Ever wish you had the courage to take a stand for your faith? No, not the amount of courage it takes to talk about your faith to a church group or family or friends. I’m talking about the amount of courage it takes to stand up for what you believe in before the whole world and not being afraid of what it might cost you on this side of heaven.
Hobby Lobby is one of those “fearless” organizations. This past Sunday, the Oklahoma City-based retailer took out full-page ads in each of the local newspapers where it regularly advertises its sales and merchandise. The message on Easter Sunday was the Gospel.
The full-page ad included a letter that read:
I need you to Build a Bridge; here are all the tools you will need. See you soon–
The tools shown are a hammer and three nails–everything that was needed for Jesus to die on the cross for our sins.
The ad then quotes 1 Peter 3:18 from The Message:
“That’s what Christ did definitively; suffered because of others’ sins, the Righteous One for the unrighteous ones. He went through it all, was put to death and then made alive to bring us to God.”
The ad concludes by extending an invitation to those who would like to know Jesus as Savior and Lord to call 1-888-NEED-HIM, the Need Him Ministry.
Hobby Lobby is one of a handful of national businesses that closes its doors each and every Sunday. It is up front about its commitment to honor God in everything it does–from the board room to the floors of the more than 400 stores it operates in 33 states.
This was the 13th year that Hobby Lobby has shared the Gospel in a newspaper campaign. It also runs full-page ads focused on Christ each Christmas Day. Last year, this message was shared in nearly 300 newspapers reaching 47 million people.
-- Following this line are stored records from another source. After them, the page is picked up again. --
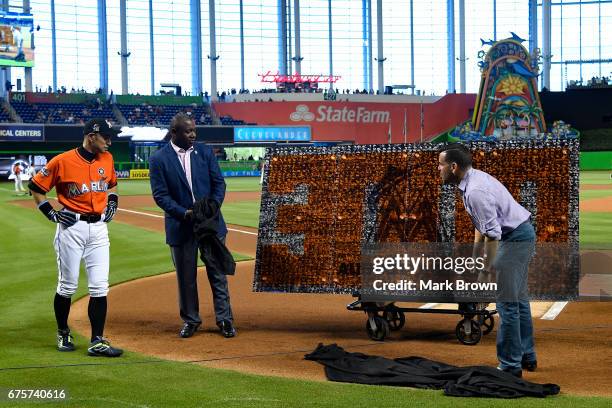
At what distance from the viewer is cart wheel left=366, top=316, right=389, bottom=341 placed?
934cm

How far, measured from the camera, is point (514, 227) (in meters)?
7.56

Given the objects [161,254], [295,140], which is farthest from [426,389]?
[295,140]

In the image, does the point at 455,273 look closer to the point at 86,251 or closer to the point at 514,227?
the point at 514,227

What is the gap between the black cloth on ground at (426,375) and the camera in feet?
22.3

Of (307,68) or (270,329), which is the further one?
(307,68)

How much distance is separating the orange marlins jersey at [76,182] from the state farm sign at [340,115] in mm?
69342

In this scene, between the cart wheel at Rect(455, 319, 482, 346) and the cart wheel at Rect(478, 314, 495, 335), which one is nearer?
the cart wheel at Rect(455, 319, 482, 346)

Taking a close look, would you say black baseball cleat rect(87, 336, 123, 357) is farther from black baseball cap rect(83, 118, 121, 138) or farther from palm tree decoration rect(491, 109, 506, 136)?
palm tree decoration rect(491, 109, 506, 136)

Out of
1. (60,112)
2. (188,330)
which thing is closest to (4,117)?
(60,112)

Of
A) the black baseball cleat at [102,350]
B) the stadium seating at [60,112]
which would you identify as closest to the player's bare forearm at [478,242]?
the black baseball cleat at [102,350]

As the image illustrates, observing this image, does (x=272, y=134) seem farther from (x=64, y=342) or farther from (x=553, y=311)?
(x=64, y=342)

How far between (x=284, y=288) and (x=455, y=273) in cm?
198

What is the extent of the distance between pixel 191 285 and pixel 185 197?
0.95 m

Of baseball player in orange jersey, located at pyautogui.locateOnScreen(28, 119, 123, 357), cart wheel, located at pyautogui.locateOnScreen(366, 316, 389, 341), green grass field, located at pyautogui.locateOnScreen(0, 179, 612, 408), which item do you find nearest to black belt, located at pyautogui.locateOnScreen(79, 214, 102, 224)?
baseball player in orange jersey, located at pyautogui.locateOnScreen(28, 119, 123, 357)
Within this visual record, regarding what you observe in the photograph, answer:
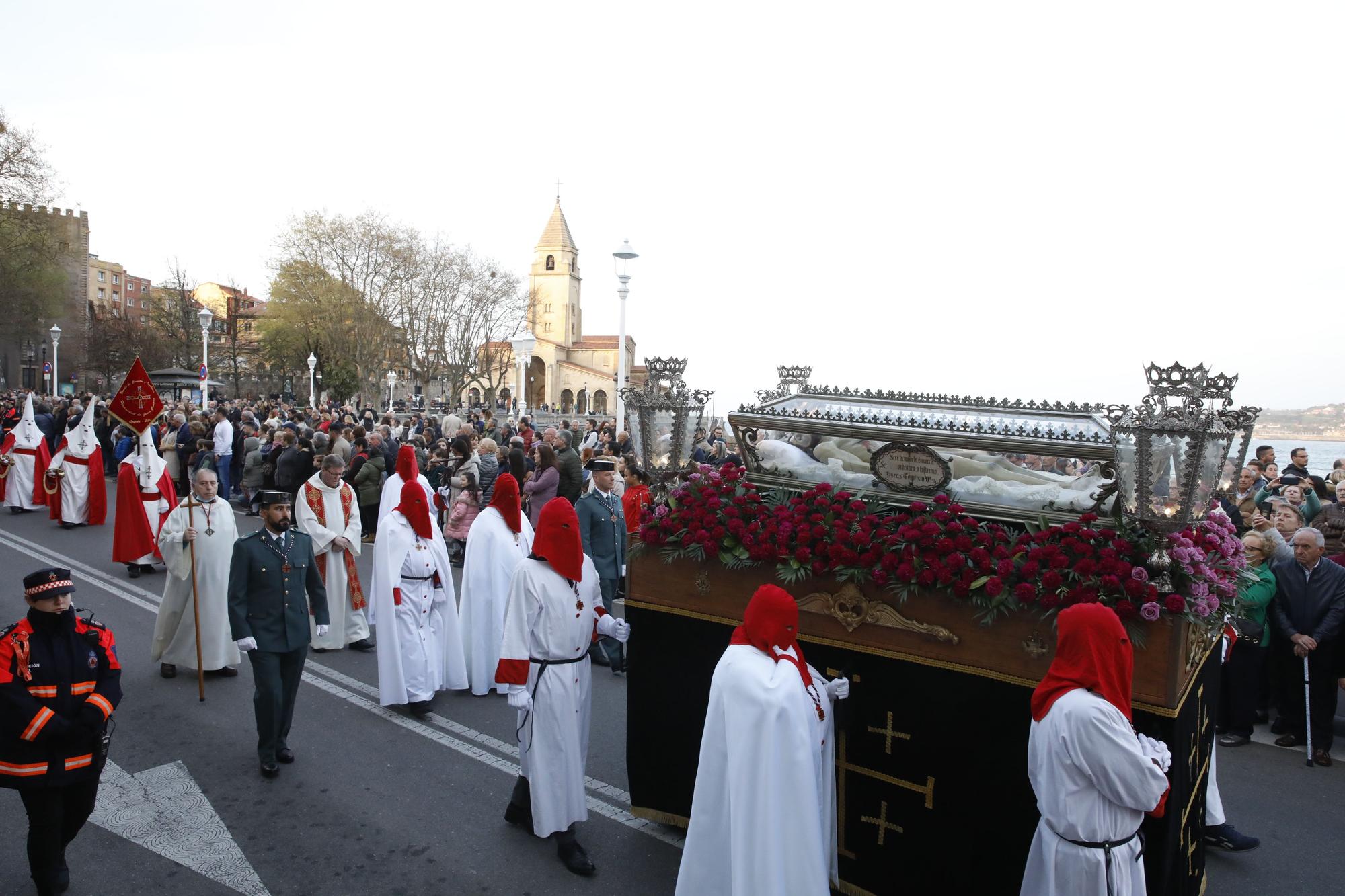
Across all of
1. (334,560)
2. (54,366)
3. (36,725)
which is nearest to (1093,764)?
(36,725)

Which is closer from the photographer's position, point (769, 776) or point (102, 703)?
point (769, 776)

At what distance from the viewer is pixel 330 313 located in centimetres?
5116

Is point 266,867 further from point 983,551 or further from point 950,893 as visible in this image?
point 983,551

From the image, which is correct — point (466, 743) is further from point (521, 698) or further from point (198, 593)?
point (198, 593)

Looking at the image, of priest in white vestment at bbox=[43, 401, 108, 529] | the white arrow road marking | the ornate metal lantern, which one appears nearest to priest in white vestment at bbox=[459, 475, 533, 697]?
the ornate metal lantern

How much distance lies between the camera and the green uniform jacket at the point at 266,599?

Closing your doors on Sundays can definitely cost you sales. So, too, can being vocal about your faith. Given this statement on the company’s Web site–“We believe that it is by God’s grace and provision that Hobby Lobby has endured. He has been faithful in the past, we trust Him for our future”–I imagine that Hobby Lobby isn’t focused on most of the things that conventional business wisdom says is important.